Selama berhari-hari, anak saya berkeras bahwa saya
bohong, saya membuat semuanya sehingga saya bisa menyingkirkannya. Hari
pertama, ketika saya menelepon untuk memantau, dia bilang, "Saya benci
kamu. Saya akan balas dendam begitu saya keluar dari sini."
Hari ketiga, ia telah kembali menjadi anak laki-lakiku yang tenang,
manis, serta semua permintaan maaf dan janji untuk menjadi lebih baik.
Saya sudah pernah mendengar janji-janji itu selama bertahun-tahun. Saya
tidak percaya lagi.
Pada formulir perawatan, atas pertanyaan, "Apa harapan Anda untuk perawatan?" Saya tulis, "Saya butuh bantuan."
Masalah ini terlalu besar bagi saya untuk tangani sendiri.

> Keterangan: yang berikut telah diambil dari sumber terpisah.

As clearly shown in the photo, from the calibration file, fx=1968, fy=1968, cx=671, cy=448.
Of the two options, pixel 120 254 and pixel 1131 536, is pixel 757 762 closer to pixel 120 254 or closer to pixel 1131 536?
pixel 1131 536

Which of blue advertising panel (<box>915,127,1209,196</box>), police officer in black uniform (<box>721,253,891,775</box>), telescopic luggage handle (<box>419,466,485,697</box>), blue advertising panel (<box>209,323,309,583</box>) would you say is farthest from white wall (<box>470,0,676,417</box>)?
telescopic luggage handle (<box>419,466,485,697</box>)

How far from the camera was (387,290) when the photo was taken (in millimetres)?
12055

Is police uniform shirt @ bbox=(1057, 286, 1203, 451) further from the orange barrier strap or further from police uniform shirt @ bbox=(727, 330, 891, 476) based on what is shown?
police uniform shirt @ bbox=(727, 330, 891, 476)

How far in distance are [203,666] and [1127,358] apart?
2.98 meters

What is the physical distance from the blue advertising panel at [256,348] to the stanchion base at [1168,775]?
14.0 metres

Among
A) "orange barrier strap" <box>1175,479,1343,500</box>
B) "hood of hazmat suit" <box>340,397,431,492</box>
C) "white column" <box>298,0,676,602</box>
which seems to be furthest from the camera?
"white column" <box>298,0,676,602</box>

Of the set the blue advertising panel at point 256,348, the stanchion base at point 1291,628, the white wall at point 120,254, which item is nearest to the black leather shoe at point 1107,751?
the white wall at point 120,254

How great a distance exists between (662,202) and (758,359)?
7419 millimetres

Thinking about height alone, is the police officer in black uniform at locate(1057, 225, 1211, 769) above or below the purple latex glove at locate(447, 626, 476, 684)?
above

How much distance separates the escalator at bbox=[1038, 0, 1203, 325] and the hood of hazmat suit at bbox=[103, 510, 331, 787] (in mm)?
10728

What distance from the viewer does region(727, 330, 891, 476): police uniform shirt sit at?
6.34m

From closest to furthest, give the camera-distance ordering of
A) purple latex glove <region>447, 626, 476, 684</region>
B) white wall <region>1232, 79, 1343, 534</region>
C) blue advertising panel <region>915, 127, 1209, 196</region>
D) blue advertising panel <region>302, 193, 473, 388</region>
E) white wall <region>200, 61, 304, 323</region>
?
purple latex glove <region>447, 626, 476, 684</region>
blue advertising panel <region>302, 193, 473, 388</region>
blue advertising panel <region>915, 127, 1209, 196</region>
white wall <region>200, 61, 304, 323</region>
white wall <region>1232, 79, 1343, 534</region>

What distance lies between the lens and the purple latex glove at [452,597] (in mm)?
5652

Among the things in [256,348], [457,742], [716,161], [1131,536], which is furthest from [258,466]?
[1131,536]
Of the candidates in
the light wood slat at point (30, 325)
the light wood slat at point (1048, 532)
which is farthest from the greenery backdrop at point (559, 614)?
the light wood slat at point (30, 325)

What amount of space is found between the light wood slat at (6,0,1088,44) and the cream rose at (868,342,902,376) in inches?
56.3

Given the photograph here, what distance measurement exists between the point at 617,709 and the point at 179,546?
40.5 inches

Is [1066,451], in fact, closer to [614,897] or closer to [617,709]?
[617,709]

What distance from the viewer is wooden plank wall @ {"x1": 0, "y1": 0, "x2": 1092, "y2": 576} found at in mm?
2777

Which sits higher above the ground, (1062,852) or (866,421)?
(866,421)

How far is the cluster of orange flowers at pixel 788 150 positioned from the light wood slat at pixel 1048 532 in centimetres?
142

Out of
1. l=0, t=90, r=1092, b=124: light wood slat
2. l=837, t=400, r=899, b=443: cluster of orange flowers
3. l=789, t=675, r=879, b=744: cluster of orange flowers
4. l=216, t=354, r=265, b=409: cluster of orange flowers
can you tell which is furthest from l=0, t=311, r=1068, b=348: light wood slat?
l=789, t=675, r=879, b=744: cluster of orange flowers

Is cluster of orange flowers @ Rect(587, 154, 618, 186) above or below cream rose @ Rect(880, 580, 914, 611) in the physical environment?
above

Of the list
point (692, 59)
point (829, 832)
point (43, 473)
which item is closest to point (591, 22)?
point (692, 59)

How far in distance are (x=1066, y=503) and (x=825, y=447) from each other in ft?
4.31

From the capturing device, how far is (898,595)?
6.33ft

Kadang-kadang tidak ada pilihan yang baik. Jadi anda hanya berdoa untuk
mendapatkan kasih karunia.
Saya berbagi kisah ini karena saya
seorang ibu dari Adam Lanza. Saya ibu dari Dylan Klebold dan Eric
Harris. Saya ibu dari Jason Holmes. Saya ibu Jared Loughner. Saya ibu
dari Seung-Hui Cho. Dan anak-anak itu serta ibu mereka membutuhkan
bantuan. Sangat mudah untuk membahas tentang senjata dalam tragedi
semacam ini. Namun kini waktunya untuk berbicara tentang penyakit
mental.
Menurut Mother Jones, sejak tahun 1982, ada 61
pembunuhan massal yang melibatkan senjata api terjadi di seluruh AS.
Dari jumlah itu, 43 pelaku adalah pria kulit putih, dan hanya seorang
perempuan.Mother Jones berfokus pada apakah pembunuh memperoleh senjata
mereka secara legal (hampir semuanya legal). Namun tanda-tanda jelas
tentang penyakit mental ini harus membawa kita untuk mempertimbangkan
berapa banyak orang di Amerika Serikat hidup dalam ketakutan, seperti
yang saya alami.
Ketika saya bertanya kepada pekerja sosial
untuk anak saya tentang pilihan saya, dia mengatakan bahwa satu-satunya
hal yang bisa saya lakukan adalah membuat Michael dituduh melakukan
kejahatan. "Tak seorang pun akan memperhatikan anda kecuali anda
mempunya tuduhan." kata pekerja sosial itu.
Saya tidak percaya
anak saya akan masuk penjara. Lingkungan yang kacau memperparah
sensitivitas Michael terhadap rangsangan sensorik dan tidak berhubungan
dengan patologi yang dialaminya. Namun tampaknya Amerika Serikat
sepertinya sedang menggunakan penjara sebagai solusi bagi orang-orang
sakit mental. Menurut Human Rights Watch, jumlah narapidana sakit mental
di penjara AS meningkat empat kali lipat dari tahun 2000 hingga 2006,
dan jumlahnya terus meningkat.
Tidak ada yang ingin mengirim
seorang bocah 13 tahun yang jenius yang mencintai Harry Potter dan
koleksi hewannya ke penjara. Tapi masyarakat kita, dengan stigmanya
terhadap penyakit mental dan sistem kesehatan yang rapuh, tidak
memberikan kita pilihan lain. Lalu muncul lagi seseorang yang jiwanya
tersiksa menembak sebuah restoran makanan cepat saji. Sebuah mal. Sebuah
kelas anak-anak TK. Dan kita hanya bisa meremas tangan kita dan
mengatakan, "Sesuatu harus dilakukan."
Saya setuju bahwa
sesuatu harus dilakukan. Sudah waktunya membahas tentang kesehatan
mental nasional. Hanya itulah satu-satunya cara bangsa kita bisa
benar-benar sembuh.
Tuhan bantu saya. Tuhan bantu Michael. Tuhan bantu kami semua.